* [出典]
= = =

田上家のチャーシューメンは一杯850円。一人で年間100杯食べる熱狂的なファンもいる(筆者撮影)
田上家のチャーシューメンは一杯850円。一人で年間100杯食べる熱狂的なファンもいる(筆者撮影)

「家系ラーメン店はたくさんありますが、『吉村家』の中毒性の高さは衝撃的でした」(田上さん)

 途中、清湯系など家系ラーメン以外の店でも働いてみたが、その中で自分がやりたいのは家系ラーメンだと心を固め、8年間の修行の後、独立に踏み切る。

 家系ラーメンで独立するなら横浜しかないと、弘明寺の鎌倉街道沿いに出店を決めた。土地勘はなかったが、賃料が安かったこともあり、ここしかないと思い切った。こうして2014年10月「田上家」はオープンした。

 しかし、店は全く流行らなかった。場所が悪すぎたのである。住所は横浜市内ではあるが、駅から遠く、人通りも多くなく、思ったように客は集まらなかった。

「場所が悪い上に、横浜には家系ラーメンの名店がたくさんあります。横浜にこだわったのが仇となったんです。他のエリアでやっていればもっと上手くいっただろうなといまだに思います」(田上さん)

 人気にあやかろうと、様々な企業が家系ラーメンを取り入れていた時代。客入りが悪く腐りそうになったときもあったが、田上さんはとにかくラーメンに情熱のすべてを注ぎ込んだ。一つのメニューを極めるという、ラーメン屋になる決心をした頃の気持ちを忘れなかったのだ。

ラーメンを提供する直前にどんぶりを一杯ずつお湯で温めている(筆者撮影)
ラーメンを提供する直前にどんぶりを一杯ずつお湯で温めている(筆者撮影)

= = =

* [練習問題]
[1] 田上家についての文章によると、「田上家」が開店したのはいつか。
[2] 田上家についての文章のうち、「途中、清湯系など家系ラーメン」から「まだに思います」(田上さん)」までを、両端を含めて一字一句そのまま繰り返せ。
[3] 田上家についての文章を、最後の文の後から続けて書け。
この後の資料は、田上家についての文章とは関係がない。

= = =

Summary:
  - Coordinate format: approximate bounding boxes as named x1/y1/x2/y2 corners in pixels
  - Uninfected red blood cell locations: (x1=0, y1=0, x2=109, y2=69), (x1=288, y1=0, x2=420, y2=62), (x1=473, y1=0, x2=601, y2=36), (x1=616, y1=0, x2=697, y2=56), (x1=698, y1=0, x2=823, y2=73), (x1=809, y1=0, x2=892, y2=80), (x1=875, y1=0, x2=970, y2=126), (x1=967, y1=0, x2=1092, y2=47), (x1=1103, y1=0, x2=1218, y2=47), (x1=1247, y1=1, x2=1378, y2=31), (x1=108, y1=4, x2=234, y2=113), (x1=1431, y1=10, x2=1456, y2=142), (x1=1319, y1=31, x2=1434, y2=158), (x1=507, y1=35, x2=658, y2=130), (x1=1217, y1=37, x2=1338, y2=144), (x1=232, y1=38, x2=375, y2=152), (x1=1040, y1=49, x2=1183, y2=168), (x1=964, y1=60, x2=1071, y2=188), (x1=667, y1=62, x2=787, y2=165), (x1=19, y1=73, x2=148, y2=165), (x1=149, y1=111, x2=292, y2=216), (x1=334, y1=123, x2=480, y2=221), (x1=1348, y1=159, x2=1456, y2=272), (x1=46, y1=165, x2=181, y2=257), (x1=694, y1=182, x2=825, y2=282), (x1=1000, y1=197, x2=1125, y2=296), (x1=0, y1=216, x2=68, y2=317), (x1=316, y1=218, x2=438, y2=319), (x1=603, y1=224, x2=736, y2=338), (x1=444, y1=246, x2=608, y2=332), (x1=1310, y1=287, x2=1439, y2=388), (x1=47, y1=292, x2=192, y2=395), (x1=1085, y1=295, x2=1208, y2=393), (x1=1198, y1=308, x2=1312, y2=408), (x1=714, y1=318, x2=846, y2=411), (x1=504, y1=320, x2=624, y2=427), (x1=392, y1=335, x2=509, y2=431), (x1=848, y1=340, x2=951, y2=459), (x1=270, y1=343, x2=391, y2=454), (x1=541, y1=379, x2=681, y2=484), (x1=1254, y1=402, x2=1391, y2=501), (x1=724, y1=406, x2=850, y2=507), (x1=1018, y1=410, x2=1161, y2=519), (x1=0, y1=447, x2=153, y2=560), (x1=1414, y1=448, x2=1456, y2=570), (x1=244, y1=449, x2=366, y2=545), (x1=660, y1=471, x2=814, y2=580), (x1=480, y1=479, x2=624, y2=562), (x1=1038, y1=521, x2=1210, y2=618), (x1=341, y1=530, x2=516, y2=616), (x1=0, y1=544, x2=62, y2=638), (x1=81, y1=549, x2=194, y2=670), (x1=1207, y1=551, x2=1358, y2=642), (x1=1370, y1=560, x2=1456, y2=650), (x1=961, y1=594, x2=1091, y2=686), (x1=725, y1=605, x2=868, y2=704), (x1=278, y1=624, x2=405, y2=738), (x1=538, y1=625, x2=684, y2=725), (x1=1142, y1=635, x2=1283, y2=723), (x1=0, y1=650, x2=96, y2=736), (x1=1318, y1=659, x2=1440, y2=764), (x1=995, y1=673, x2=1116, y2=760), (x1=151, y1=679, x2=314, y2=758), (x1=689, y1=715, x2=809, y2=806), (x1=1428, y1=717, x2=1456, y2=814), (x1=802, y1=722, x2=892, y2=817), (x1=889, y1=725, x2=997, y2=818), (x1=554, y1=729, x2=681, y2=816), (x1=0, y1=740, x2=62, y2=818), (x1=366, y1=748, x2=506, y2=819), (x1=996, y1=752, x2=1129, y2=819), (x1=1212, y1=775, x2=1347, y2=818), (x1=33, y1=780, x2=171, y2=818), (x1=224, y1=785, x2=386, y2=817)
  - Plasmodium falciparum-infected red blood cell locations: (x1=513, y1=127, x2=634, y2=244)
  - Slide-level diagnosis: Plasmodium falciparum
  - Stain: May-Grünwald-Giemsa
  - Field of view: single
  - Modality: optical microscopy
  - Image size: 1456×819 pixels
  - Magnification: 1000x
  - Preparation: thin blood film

= = =

* [解答一覧]
[1] 2014年10月。

[2]
途中、清湯系など家系ラーメン以外の店でも働いてみたが、その中で自分がやりたいのは家系ラーメンだと心を固め、8年間の修行の後、独立に踏み切る。

 家系ラーメンで独立するなら横浜しかないと、弘明寺の鎌倉街道沿いに出店を決めた。土地勘はなかったが、賃料が安かったこともあり、ここしかないと思い切った。こうして2014年10月「田上家」はオープンした。

 しかし、店は全く流行らなかった。場所が悪すぎたのである。住所は横浜市内ではあるが、駅から遠く、人通りも多くなく、思ったように客は集まらなかった。

「場所が悪い上に、横浜には家系ラーメンの名店がたくさんあります。横浜にこだわったのが仇となったんです。他のエリアでやっていればもっと上手くいっただろうなといまだに思います」(田上さん)

[3]
 家系ラーメンの作り方はシンプルだが、だからこそ細部へのこだわりで他店に差をつけるしかない。そう考えた田上さんは、手を抜かずいい食材を使った。チャーシュー、卵、米などの食材は国産を選び、冷凍は絶対に使わない。どんぶりは一杯ずつ直前にお湯で温め、アツアツを提供する。ラーメンは一杯700円。ライスはあきたこまちの炊き立てを一杯50円で提供している。

「メシ屋をやるからには安い値段でお腹いっぱいにしてあげたいんです。ラーメンに集中し、その代わり他のムダは全て省いています。ラーメンを食べて、帰りに喫茶店でコーヒーを飲んで1000円ぐらいが理想ですね」(田上さん)

 味の向上とともに少しずつ口コミが増え、開店翌年には業界最高権威とも言われる「TRYラーメン大賞」の「TRY新人賞・とんこつ部門」3位を受賞。一気に人気店の仲間入りとなる。今や地域のお客さんはもちろん、常連客も多く、週3で通う人や、年に100杯食べる人もいるという。同じ店にこれほどまでに通うファンがいるのは、中毒性が高い家系ラーメンのなかでも多くはない。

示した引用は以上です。